(Stored data entries)
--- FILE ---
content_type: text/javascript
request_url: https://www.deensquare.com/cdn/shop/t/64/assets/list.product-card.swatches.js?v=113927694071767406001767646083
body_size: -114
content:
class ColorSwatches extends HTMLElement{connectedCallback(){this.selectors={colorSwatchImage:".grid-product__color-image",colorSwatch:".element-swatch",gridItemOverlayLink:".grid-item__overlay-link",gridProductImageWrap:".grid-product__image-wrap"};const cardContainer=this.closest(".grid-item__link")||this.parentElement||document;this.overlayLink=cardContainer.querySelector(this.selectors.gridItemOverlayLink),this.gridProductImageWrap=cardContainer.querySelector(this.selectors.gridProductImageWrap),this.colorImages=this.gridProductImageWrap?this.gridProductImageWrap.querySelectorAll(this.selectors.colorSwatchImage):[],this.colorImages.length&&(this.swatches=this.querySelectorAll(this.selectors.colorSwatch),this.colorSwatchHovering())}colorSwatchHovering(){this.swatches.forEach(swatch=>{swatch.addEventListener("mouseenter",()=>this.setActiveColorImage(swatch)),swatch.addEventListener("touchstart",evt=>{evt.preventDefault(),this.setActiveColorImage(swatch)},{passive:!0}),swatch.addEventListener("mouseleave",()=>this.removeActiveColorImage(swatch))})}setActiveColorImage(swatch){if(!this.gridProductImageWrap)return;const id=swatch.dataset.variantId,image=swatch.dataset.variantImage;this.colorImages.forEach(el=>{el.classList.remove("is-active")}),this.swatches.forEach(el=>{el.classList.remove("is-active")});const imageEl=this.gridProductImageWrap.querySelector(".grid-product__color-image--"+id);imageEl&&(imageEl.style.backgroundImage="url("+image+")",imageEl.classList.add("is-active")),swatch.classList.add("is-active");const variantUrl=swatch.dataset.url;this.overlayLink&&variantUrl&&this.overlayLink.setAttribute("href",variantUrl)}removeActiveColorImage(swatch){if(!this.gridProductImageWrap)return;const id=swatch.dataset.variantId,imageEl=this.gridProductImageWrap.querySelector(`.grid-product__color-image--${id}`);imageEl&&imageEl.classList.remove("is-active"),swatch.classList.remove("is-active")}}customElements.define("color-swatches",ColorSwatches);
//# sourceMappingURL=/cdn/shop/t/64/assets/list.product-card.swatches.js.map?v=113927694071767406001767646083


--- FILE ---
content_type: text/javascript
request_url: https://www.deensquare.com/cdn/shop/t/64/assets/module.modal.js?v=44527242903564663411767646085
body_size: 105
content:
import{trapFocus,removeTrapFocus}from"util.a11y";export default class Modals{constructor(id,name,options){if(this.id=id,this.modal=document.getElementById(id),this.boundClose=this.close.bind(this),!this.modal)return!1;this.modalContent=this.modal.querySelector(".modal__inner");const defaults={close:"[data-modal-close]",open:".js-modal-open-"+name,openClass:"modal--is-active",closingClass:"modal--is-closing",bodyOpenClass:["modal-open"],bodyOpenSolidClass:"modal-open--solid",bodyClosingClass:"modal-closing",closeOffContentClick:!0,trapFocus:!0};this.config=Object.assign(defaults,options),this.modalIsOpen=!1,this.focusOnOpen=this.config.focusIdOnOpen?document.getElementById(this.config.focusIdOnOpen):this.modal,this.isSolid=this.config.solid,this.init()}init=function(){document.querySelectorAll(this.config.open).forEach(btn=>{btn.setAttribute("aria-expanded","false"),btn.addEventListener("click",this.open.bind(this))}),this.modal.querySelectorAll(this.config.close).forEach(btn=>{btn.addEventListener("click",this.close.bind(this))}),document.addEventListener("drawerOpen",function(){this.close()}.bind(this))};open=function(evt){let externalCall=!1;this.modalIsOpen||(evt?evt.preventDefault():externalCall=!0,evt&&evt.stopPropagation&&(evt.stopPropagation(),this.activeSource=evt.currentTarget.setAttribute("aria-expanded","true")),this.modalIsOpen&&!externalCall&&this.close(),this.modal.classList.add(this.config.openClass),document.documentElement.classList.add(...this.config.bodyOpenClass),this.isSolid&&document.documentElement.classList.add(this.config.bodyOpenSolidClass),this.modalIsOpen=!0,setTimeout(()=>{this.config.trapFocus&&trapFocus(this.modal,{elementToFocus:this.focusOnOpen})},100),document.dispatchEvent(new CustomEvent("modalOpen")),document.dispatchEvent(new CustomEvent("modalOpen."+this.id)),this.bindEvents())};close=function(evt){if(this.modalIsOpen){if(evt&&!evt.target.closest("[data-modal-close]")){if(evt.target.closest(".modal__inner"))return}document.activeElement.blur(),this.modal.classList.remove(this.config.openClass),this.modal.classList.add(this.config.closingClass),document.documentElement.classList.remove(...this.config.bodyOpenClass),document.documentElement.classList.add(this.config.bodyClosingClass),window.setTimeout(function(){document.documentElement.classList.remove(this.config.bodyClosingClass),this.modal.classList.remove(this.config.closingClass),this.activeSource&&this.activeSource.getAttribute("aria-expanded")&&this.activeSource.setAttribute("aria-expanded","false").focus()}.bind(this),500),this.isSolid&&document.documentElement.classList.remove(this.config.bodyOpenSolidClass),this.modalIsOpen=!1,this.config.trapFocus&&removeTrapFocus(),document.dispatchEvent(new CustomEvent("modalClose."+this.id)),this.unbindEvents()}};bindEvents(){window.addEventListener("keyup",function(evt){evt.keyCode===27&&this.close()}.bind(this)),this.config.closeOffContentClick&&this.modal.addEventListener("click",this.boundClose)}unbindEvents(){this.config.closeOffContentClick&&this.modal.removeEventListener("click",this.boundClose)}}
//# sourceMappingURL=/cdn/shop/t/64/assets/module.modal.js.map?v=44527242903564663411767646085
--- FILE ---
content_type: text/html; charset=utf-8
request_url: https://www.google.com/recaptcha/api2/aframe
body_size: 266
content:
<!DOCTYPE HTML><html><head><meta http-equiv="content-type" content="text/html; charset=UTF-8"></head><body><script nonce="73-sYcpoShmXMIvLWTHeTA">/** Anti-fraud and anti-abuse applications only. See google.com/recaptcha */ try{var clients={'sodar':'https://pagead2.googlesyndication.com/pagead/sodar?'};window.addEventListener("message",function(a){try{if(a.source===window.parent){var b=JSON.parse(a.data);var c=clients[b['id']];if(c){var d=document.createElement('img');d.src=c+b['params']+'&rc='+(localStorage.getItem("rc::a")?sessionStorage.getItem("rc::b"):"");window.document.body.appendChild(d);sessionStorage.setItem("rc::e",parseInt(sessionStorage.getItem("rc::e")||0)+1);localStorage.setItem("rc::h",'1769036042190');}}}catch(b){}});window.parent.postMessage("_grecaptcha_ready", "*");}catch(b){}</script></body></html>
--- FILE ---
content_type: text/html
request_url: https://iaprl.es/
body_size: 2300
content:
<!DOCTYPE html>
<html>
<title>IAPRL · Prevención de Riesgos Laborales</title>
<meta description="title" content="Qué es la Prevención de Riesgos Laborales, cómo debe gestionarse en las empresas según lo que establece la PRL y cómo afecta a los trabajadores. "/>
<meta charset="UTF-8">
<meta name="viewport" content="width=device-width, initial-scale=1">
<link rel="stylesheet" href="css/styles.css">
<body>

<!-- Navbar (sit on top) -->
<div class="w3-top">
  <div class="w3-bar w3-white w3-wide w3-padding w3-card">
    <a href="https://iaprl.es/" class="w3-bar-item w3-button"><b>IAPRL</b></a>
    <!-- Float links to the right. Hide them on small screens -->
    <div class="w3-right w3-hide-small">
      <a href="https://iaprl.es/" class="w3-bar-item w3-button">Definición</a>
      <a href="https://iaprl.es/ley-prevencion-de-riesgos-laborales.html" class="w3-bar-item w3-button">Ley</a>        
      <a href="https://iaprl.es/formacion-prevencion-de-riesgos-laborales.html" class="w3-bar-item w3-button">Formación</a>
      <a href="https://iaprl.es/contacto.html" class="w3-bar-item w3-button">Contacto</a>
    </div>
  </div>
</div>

Try it: Which lines in the records above contain the word "Prevención"? Return each of them.

Answer to this task:
<title>IAPRL · Prevención de Riesgos Laborales</title>
<meta description="title" content="Qué es la Prevención de Riesgos Laborales, cómo debe gestionarse en las empresas según lo que establece la PRL y cómo afecta a los trabajadores. "/>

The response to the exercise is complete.